**ASSIGNED TASK:** Could you repeat every record below exactly, leaving out the pictures?
■ ■ ■ ■
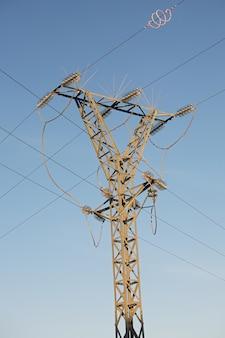 Lignes électriques sous un joli ciel bleu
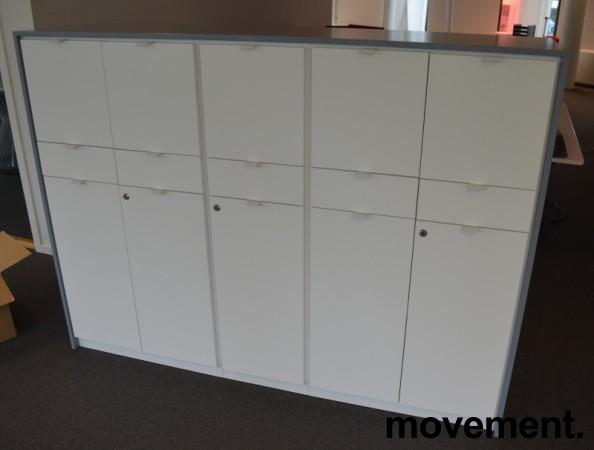 Skap med dører og skuffer i hvitt med grå ramme fra Trece, bredde 172cm, høyde 128cm, pent brukt bilde 1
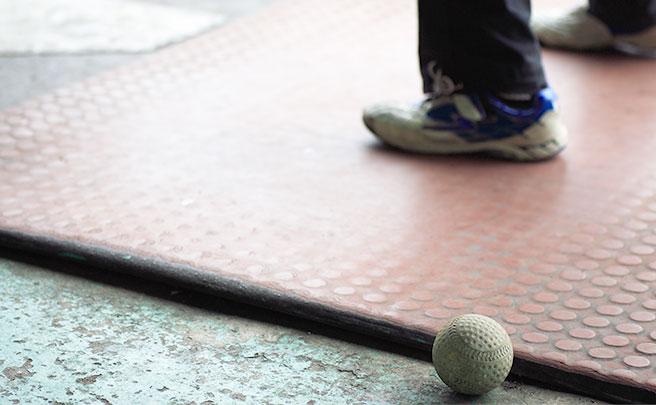 男性の足と野球のボール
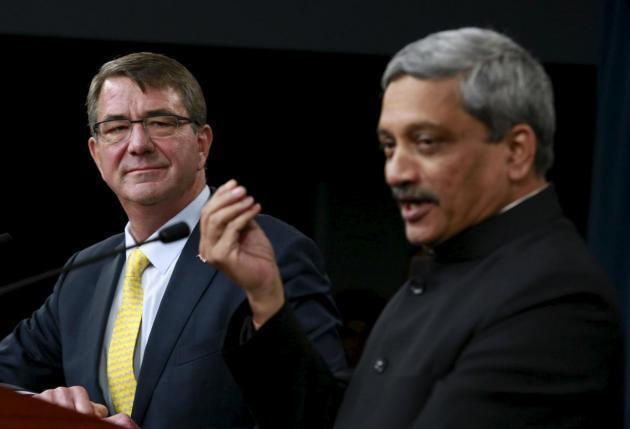 Bộ trưởng Quốc phòng Mỹ Ashton Carter (T) và đồng nhiệm Ấn Độ Manohar Parrikar trong buổi họp báo tại Lầu Năm Góc, ngày 10/12/2015.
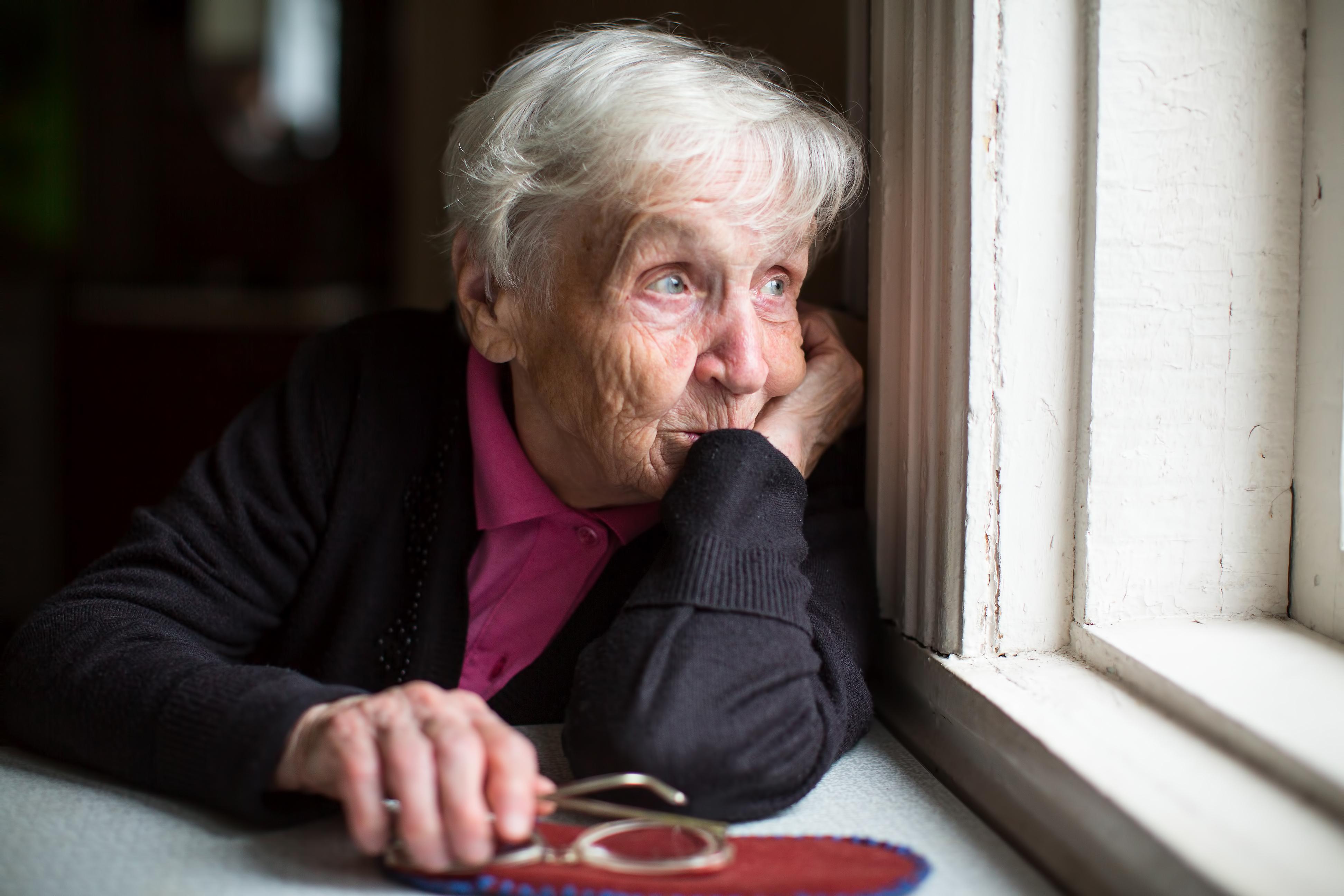 """Adultos mayores y cuarentena: """"Hay que dejarles la comida en la ..."""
■ ■ ■ ■
**ANSWER BOX:**
 Lignes électriques sous un joli ciel bleu
 Skap med dører og skuffer i hvitt med grå ramme fra Trece, bredde 172cm, høyde 128cm, pent brukt bilde 1
 男性の足と野球のボール
 Bộ trưởng Quốc phòng Mỹ Ashton Carter (T) và đồng nhiệm Ấn Độ Manohar Parrikar trong buổi họp báo tại Lầu Năm Góc, ngày 10/12/2015.
 """Adultos mayores y cuarentena: """"Hay que dejarles la comida en la ..."""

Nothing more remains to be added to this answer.